> Required work:
(a) List every calendar date that appears in the CalPERS passage.
(b) Please duplicate part of the CalPERS passage, beginning at the words "Will CalPERS Continue" and stopping after the words "fund’s international portfolio.".

> Given passage:
··········

The Times notes that the market trend of “socially responsible investing” is described as growing “far more popular…with offerings customized to many faiths and beliefs.” In recent years, there has also been an appropriate surge of interest among U.S. investors in knowing where their money is going — and how it is being used. Interestingly, the Times adds that “financial institutions now jumping in say that socially responsible investing can also produce stronger returns.”

California Leads the Nation

Arguably, one of the most important recent developments in the world of social investing has been the dramatic changes since the beginning of last year in the decision-making process at CalPERS with respect to the purchase of foreign securities. In part, this shift was catalyzed on 5 January 2000 by the testimonies of William J. Casey Institute Chairman Roger Robinson, Paul Marshall of Freedom House, and Brian Kennedy of the Claremont Institute before the Joint Legislative Audit Committee of the California State Legislature. This panel of experts — invited to appear before the committee by State Senator Ray Haynes — discussed the national security and human rights dimensions of CalPERS’ foreign holdings.

The individuals most responsible for actually seeing to it that these considerations were added to the so-called “due diligence” risk assessments performed by CalPERS and its external fund managers (i.e., investment firms mandated to purchase foreign securities on CalPERS’ behalf) have been State Treasurer Philip Angelides and his able deputy, Jennifer DuCray- Morrill. As Treasurer Angelides put it in the New York Times article: “There is a correlation between good practices [presumably including insistence on press and political freedoms] and good investment results. People in the investment industry often want to put up a wall between the two things, but they are related.”

Will CalPERS Continue Resisting Change?

Regrettably, CalPERS, and its sister organization, the California State Teachers Retirement System (CalSTRS), have to this point largely resisted efforts to ensure that the foreign companies’ securities purchased for their respective international portfolios are engaged in “good practices” with respect to national security, political and press freedoms and other human rights issues. Concerns about CalPERS’ inattention to these factors prompted the the California State Legislature’s Joint Legislative Audit Committee on 27 June 2000 to direct an audit of the fund’s international portfolio.

The audit was not released until 19 December. As soon as it became publicly available, however, it was apparent that it had been conducted in close coordination with CalPERS and its external fund managers, causing it to be flawed in important respects.

These shortcomings were subsequently the subject of an eight-page, point-by-point critique on 8 January 2001 by Senator Haynes and his staff. The Senator bitterly complained about the methodology employed by the State Auditor’s office:

…We do know of some sources that were not reviewed. When Mr. Hendrickson of [the State Auditor’s] office briefed my staff about the audit’s findings, he admitted that your auditors did not bother to obtain a copy or read the extensive congressional investigations of these and other potentially dangerous companies, contained in the Cox Committee and the Deutch Commission reports….Instead, a review of “Appendix B” reveals that they simply paraphrased our allegations and then recited financial data from CalPERS’ external fund managers….Since you chose not to investigate the five companies we cited to you, I suppose we should not be too surprised that you failed to review any of CalPERS’ other Chinese and Hong Kong-based investments. (Emphasis added.)

··········

> Lines from a dataset:

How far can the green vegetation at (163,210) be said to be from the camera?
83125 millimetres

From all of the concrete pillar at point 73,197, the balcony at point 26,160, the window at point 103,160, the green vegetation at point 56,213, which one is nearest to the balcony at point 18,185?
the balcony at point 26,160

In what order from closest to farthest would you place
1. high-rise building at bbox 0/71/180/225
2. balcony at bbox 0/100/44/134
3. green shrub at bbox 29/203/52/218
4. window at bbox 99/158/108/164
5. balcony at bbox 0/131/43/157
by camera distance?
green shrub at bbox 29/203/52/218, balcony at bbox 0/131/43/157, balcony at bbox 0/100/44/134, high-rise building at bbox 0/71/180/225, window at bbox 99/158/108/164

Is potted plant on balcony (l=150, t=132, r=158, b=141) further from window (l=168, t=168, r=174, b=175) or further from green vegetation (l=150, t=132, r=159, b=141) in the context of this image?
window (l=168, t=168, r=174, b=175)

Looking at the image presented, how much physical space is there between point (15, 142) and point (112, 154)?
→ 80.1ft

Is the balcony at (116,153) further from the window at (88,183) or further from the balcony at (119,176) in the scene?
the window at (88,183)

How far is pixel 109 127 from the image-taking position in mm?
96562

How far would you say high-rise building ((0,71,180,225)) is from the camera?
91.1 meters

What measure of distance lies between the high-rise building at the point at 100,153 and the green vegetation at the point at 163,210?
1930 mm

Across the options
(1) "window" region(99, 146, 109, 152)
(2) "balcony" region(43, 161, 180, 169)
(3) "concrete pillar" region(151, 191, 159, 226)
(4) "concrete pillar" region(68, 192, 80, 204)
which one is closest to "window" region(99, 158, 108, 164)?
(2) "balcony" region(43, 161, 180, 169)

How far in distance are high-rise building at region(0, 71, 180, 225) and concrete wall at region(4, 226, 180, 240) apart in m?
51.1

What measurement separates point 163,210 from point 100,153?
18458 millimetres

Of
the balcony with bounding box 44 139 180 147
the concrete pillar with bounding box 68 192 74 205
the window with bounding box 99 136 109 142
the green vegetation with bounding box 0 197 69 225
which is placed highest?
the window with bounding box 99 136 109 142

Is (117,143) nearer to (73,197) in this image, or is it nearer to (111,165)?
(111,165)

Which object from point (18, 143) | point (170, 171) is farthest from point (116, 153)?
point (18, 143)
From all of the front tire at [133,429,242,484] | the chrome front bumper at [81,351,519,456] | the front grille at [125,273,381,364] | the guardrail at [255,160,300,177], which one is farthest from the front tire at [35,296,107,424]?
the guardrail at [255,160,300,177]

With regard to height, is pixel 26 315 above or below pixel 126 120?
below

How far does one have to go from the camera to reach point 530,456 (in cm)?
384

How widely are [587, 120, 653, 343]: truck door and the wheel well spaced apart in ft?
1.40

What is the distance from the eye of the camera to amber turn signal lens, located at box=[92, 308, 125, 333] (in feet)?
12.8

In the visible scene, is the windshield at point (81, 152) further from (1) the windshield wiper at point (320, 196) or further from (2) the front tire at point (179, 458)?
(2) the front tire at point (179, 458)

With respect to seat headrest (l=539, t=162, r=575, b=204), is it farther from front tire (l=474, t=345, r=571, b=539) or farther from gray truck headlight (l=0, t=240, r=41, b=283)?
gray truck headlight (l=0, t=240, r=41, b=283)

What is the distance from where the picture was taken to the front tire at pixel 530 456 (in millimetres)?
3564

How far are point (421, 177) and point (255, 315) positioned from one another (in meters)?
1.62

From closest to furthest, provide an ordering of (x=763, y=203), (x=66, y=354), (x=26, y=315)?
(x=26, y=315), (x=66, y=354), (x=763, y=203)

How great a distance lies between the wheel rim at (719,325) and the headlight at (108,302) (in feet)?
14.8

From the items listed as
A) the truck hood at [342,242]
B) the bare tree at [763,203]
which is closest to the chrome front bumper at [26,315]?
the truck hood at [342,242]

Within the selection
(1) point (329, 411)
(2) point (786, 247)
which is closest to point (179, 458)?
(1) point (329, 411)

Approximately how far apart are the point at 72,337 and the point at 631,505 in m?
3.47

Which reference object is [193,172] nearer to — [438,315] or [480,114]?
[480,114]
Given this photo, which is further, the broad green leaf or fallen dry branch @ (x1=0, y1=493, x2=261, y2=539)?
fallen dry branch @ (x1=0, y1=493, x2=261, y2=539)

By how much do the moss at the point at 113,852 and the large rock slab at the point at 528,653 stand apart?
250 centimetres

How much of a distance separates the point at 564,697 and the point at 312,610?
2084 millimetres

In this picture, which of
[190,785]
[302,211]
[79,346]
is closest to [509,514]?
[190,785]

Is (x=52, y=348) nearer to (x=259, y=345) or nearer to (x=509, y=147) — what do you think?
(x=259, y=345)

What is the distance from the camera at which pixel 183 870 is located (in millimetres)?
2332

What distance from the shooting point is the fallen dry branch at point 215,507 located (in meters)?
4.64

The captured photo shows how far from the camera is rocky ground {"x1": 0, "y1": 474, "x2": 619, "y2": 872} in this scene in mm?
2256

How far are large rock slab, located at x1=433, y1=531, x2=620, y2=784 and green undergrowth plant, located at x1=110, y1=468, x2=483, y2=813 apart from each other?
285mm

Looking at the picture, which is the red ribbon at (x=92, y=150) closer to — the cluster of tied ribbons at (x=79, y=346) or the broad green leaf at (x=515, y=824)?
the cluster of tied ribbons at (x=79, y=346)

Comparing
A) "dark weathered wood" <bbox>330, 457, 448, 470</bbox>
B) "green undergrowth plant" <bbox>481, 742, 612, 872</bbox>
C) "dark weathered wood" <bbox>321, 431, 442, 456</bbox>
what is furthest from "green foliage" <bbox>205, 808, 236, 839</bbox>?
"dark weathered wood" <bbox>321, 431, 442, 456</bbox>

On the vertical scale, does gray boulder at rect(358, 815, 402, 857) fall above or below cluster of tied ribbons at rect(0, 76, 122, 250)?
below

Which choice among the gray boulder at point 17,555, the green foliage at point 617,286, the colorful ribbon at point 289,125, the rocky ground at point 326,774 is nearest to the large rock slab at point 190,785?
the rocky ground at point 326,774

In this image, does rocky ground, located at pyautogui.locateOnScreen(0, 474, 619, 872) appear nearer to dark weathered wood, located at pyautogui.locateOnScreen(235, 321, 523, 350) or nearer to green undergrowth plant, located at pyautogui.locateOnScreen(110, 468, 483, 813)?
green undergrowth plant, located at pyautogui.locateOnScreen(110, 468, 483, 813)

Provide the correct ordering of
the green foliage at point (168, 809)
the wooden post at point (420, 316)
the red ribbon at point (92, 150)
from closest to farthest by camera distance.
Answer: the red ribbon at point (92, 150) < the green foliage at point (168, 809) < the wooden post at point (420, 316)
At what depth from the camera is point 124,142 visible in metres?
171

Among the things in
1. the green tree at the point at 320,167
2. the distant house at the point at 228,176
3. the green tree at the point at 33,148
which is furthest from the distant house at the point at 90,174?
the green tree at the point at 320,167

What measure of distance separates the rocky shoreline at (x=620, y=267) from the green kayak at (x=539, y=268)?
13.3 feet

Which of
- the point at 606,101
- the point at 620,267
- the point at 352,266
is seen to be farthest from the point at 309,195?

··········

> Per-task answers:
(a)
5 January 2000
27 June 2000
19 December
8 January 2001

(b)
Will CalPERS Continue Resisting Change?

Regrettably, CalPERS, and its sister organization, the California State Teachers Retirement System (CalSTRS), have to this point largely resisted efforts to ensure that the foreign companies’ securities purchased for their respective international portfolios are engaged in “good practices” with respect to national security, political and press freedoms and other human rights issues. Concerns about CalPERS’ inattention to these factors prompted the the California State Legislature’s Joint Legislative Audit Committee on 27 June 2000 to direct an audit of the fund’s international portfolio.